§ Supplied passage
————————
Locus, August 2002
I have made it no secret that my favorite SF story of 2001 was Ian R. MacLeod's "New Light on the Drake Equation", which is to some extent about the loss of the 20th Century's Sfnal dream of the future. Now I find that one of my favorite stories so far in 2002 is also, to me at least, something of a sad farewell to the yearnings of 20th Century SF, though in the case of William Barton's "The Engine of Desire", a novella from the August Asimov's, these yearnings have to some great extent been achieved, but not in the way John Campbell showed us.
This story is set many centuries in the future of Barton's 2000 Asimov's story "Heart of Glass", and features the same narrator, an "optimod": a bio-engineered human/animal mix. The wonders it features include AI, FTL travel, Galactic empires, colorful aliens, robots, etc. But we are shown these in the aftermath of a couple of utterly disastrous wars, in which humans were used as cannon fodder by advanced alien. The ruins of the Galaxy are tenuously at peace, but much has been lost, by many different species swept into the war. The narrator is now a scavenger of abandoned technology. As the story opens he rescues an intelligent, human-designed, robot, delightfully named Mr. Pommesfrites, then makes his way to another planet, vaguely hoping to find some trace of the AI who once ran his starship. On this planet we see more of the devastation left by the war, as well as a sardonic look at the continuing destructive habits of intelligent beings. The narrator encounters another human-derived refugee, observes the residents of this planet at their games, and drifts on. In a way not much happens, but the story is still strikingly effective. It is told in voice suffused with regret, with loss, with sad remembrance. It shows us a future stuffed with potential but devoted entirely to war and devastation, one in which humans are wholly insignificant pawns. It's an achingly moving story.
Locus, June 2003
In the context of arguments about "fun" and "adventure" in contemporary SF, William Barton's novella "The Man Who Counts" (Sci Fiction, May 28) is particularly interesting. The story is on the one hand a lush recreation of the purest of old-fashioned SFnal dreams. It's set in a future in which Mars and Venus have been lushly terraformed, and in which worlds of other stars have been colonized as well. The very title is taken from the first of Poul Anderson's Polesotechnic League stories. The action involves the heroic escape of prisoners from a Martian penal colony, and their attempt to uncover a political scandal. But all this heroism is undercut -- the narrator is a serial rapist and killer who continues to kill innocents. The lead female character prostitutes herself repeatedly to "pay" for their escape. The future penology is grotesque -- the death penalty has been abolished, but criminals are mindwiped, and reprogrammed to be "studs" or "snatches" -- compelled to be always ready for sex. Alternately they might be castrated. I can't say I was thrilled or uplifted by this story, or exactly cheering for the heroes (though they are ultimately on the side of good), but I was kept reading, always interested, usually horrified. This is full of action, full of colorful SF ideas, but it can hardly be called fun. Much contemporary SF reflects on Golden Age SF, often rather cynically -- that may be one aspect that turns off some readers, but it's necessary for writers to stay honest.
————————
§ Challenges
1. In the reviews of William Barton's novellas, retype the stretch from "Locus, August 2002" through "Campbell showed us.".
2. According to the reviews of William Barton's novellas, where does the title "The Man Who Counts" come from?

§ Recorded information
————————
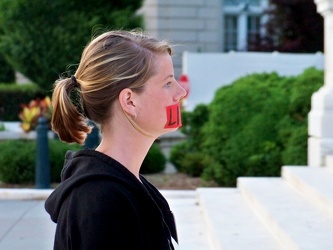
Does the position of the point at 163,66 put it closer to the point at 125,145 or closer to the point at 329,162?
————————
§ Results of the exercise
1.
Locus, August 2002
I have made it no secret that my favorite SF story of 2001 was Ian R. MacLeod's "New Light on the Drake Equation", which is to some extent about the loss of the 20th Century's Sfnal dream of the future. Now I find that one of my favorite stories so far in 2002 is also, to me at least, something of a sad farewell to the yearnings of 20th Century SF, though in the case of William Barton's "The Engine of Desire", a novella from the August Asimov's, these yearnings have to some great extent been achieved, but not in the way John Campbell showed us.

2. It is taken from the first of Poul Anderson's Polesotechnic League stories.